» **Data listing**

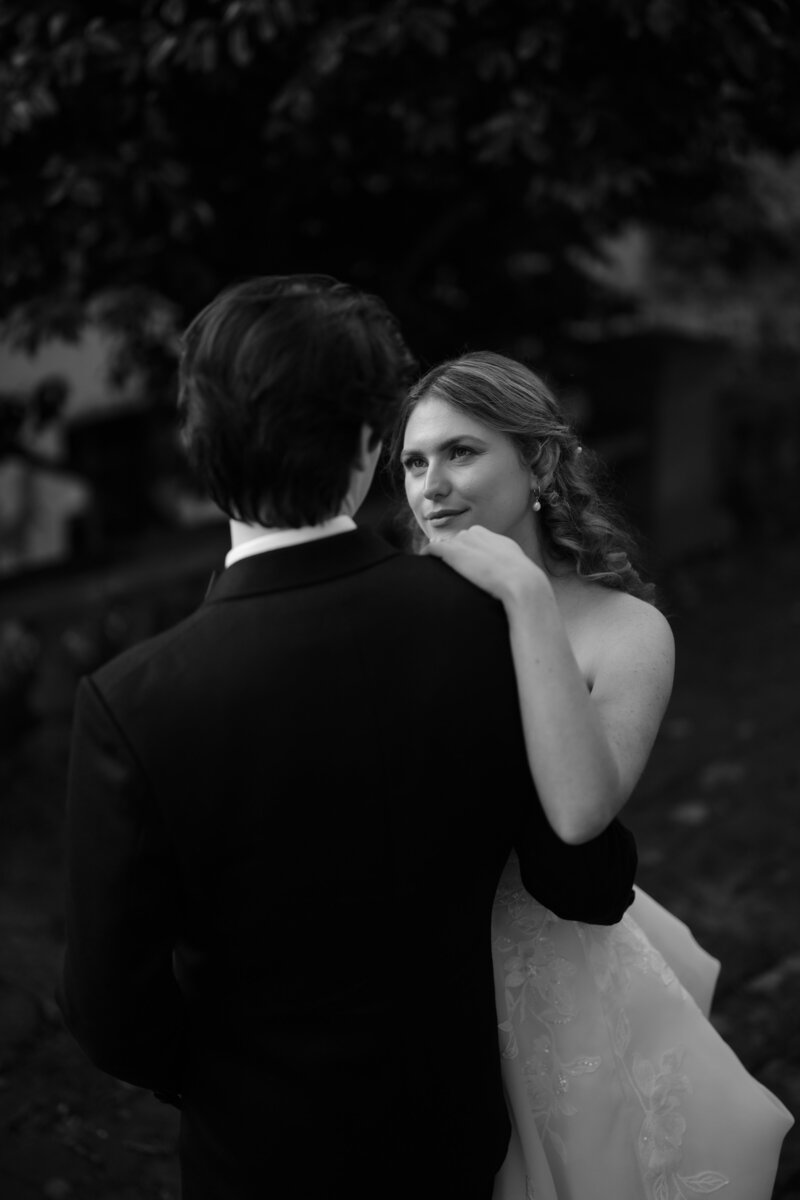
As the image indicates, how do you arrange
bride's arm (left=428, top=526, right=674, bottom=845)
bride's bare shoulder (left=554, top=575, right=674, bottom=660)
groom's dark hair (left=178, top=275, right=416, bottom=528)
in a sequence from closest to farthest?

» **The request**
Render the records above as a JSON list of strings with one string per line. Skip blank lines and leave the pictures out.

» **Solution for this task**
[
  "As the image indicates, how do you arrange",
  "bride's arm (left=428, top=526, right=674, bottom=845)",
  "bride's bare shoulder (left=554, top=575, right=674, bottom=660)",
  "groom's dark hair (left=178, top=275, right=416, bottom=528)",
  "in a sequence from closest to farthest?"
]